We rely on Spark as a computational engine for OLAP as well as the programming foundation with its rich and ever expanding API and eco-system - not only can you run a MapReduce job, but more importantly combine stream processing, rich analytic processing and SQL through a single unified, concise API. We primarily extended its DataFrame/SQL engine so we are able to seamlessly make Tables (or DataFrames) persistent, offer up mutations, transactions (OLTP), extended the SQL so it more compliant and finally, high availability (not just recovery based on replaying data from the source). And, more.
Well, put more simply, we integrated Spark with a highly concurrent, low latency in-memory database.
In reality a distributed database of this scale would take years for a highly qualified team to build and mature. So, what did we do? some of you guessed it - integrated GemFire XD deeply with Spark’s execution engine (Turn’s out Spark’s Catalyst design is quite extensible).
Now, if you are among those that closely watches products in the “Big Deluge” (aka Big data), you would notice that many data products claim integration with Spark - store and retrieve RDDs. This is likely a good approach for batch analytics but this can still be quite difficult in real time scenarios where apps have to interface with multiple products. Ingest in one, mutate another and analyze in a third, etc. It is inefficient, costly to develop and expensive to debug.

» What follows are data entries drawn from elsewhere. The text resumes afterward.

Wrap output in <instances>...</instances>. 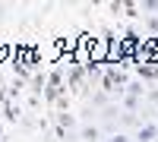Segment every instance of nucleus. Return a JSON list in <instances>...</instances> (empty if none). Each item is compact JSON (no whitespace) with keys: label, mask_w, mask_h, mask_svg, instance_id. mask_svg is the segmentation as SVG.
I'll return each instance as SVG.
<instances>
[{"label":"nucleus","mask_w":158,"mask_h":142,"mask_svg":"<svg viewBox=\"0 0 158 142\" xmlns=\"http://www.w3.org/2000/svg\"><path fill=\"white\" fill-rule=\"evenodd\" d=\"M108 142H130V139H127V136H111Z\"/></svg>","instance_id":"obj_3"},{"label":"nucleus","mask_w":158,"mask_h":142,"mask_svg":"<svg viewBox=\"0 0 158 142\" xmlns=\"http://www.w3.org/2000/svg\"><path fill=\"white\" fill-rule=\"evenodd\" d=\"M101 133L95 130V126H82V142H98Z\"/></svg>","instance_id":"obj_2"},{"label":"nucleus","mask_w":158,"mask_h":142,"mask_svg":"<svg viewBox=\"0 0 158 142\" xmlns=\"http://www.w3.org/2000/svg\"><path fill=\"white\" fill-rule=\"evenodd\" d=\"M155 139H158V123H146V126H139L136 142H155Z\"/></svg>","instance_id":"obj_1"}]
</instances>
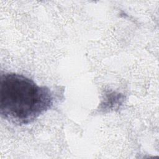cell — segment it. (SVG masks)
<instances>
[{"label":"cell","mask_w":159,"mask_h":159,"mask_svg":"<svg viewBox=\"0 0 159 159\" xmlns=\"http://www.w3.org/2000/svg\"><path fill=\"white\" fill-rule=\"evenodd\" d=\"M53 95L47 86L16 73L1 75L0 114L9 122L25 125L34 122L53 104Z\"/></svg>","instance_id":"obj_1"}]
</instances>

What we did could be controversial - everything is running the same cluster. No two (maybe three) products to install, configure, tune or debug. There is no impedance mismatch in the programming paradigms - You pretty much just run Spark code or plain SQL.
Moreover, with tighter control over where data gets placed, we can dramatically cut down on the single biggest expensive aspect of distributed data analytics - shuffling data around on the network, serializing and copying data. For instance, an incoming stream can be partitioned based on where its related data is stored in the cluster.
To make Spark operate in a highly concurrent environment, we had to orchestrate when client tasks are sent over to a scheduler vs directly executed, make sure the spark driver is fully HA, and most importantly allow the Spark execution cluster to be shared across users and apps. What we do is more in line with what you would expect from a database. Data and operations on this data set doesn’t require marshaling the in-memory state in a different cluster. The graphic below depicts the runtime architecture differences.
While we promote a collocated design for real-time apps, we also permit separation in the compute and storage nodes, all in the same cluster.
Here is our paper that explains a lot more details on the architecture. Also note our benchmark where we compared SnappyData’s performance to native Spark caching using TPC-H, and also ran the YCSB benchmark on the same cluster comparing to a commercial in-memory SQL product.
Be gentle. It is still just our first release.